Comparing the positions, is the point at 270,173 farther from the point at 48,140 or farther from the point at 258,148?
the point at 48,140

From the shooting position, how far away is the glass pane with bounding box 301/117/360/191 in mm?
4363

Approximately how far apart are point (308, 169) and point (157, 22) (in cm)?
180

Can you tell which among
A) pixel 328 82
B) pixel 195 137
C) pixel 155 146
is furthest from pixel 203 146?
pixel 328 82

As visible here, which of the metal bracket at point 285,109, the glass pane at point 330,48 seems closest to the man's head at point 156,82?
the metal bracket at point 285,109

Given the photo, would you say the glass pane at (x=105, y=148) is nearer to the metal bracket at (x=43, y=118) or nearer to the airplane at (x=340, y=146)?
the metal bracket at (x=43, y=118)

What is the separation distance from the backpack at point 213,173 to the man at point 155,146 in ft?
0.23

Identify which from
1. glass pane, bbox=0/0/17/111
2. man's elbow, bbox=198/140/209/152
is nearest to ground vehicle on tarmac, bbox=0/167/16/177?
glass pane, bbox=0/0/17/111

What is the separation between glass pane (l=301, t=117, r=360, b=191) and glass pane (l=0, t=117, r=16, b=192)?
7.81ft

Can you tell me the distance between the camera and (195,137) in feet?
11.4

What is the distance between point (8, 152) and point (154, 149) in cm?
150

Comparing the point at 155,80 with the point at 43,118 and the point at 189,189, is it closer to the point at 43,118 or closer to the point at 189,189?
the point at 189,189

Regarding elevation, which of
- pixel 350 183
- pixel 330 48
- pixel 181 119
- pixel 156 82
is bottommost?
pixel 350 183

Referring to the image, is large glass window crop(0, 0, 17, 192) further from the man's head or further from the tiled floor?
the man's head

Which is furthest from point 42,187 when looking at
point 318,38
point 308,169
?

--*--

> WHAT THE TASK ASKS:
Write out all of the lines above, reproducing each one character for character.

> ANSWER BELOW:
Comparing the positions, is the point at 270,173 farther from the point at 48,140 or farther from the point at 258,148?
the point at 48,140

From the shooting position, how far away is the glass pane with bounding box 301/117/360/191 in mm?
4363

Approximately how far apart are point (308, 169) and point (157, 22) (in cm)?
180

Can you tell which among
A) pixel 328 82
B) pixel 195 137
C) pixel 155 146
is furthest from pixel 203 146?
pixel 328 82

As visible here, which of the metal bracket at point 285,109, the glass pane at point 330,48 seems closest to the man's head at point 156,82?
the metal bracket at point 285,109

Given the photo, would you say the glass pane at (x=105, y=148) is nearer to the metal bracket at (x=43, y=118) or nearer to the airplane at (x=340, y=146)?
the metal bracket at (x=43, y=118)

What is the separation distance from the backpack at point 213,173 to the man at point 155,146 in ft?
0.23

Identify which from
1. glass pane, bbox=0/0/17/111
2. man's elbow, bbox=198/140/209/152
is nearest to ground vehicle on tarmac, bbox=0/167/16/177?
glass pane, bbox=0/0/17/111

What is the separation between glass pane (l=301, t=117, r=360, b=191) and glass pane (l=0, t=117, r=16, b=192)?
7.81ft

Can you tell me the distance between the camera and (195,137) in feet?
11.4

What is the distance between point (8, 152) and point (154, 149) in cm?
150

Comparing the point at 155,80 with the point at 43,118 and the point at 189,189, is it closer to the point at 43,118 or closer to the point at 189,189?
the point at 189,189

Regarding elevation, which of
- pixel 350 183
- pixel 330 48
- pixel 181 119
- pixel 156 82
is bottommost?
pixel 350 183

Referring to the image, is large glass window crop(0, 0, 17, 192) further from the man's head or further from the tiled floor?
the man's head

Which is furthest from point 42,187 when looking at
point 318,38
point 308,169
?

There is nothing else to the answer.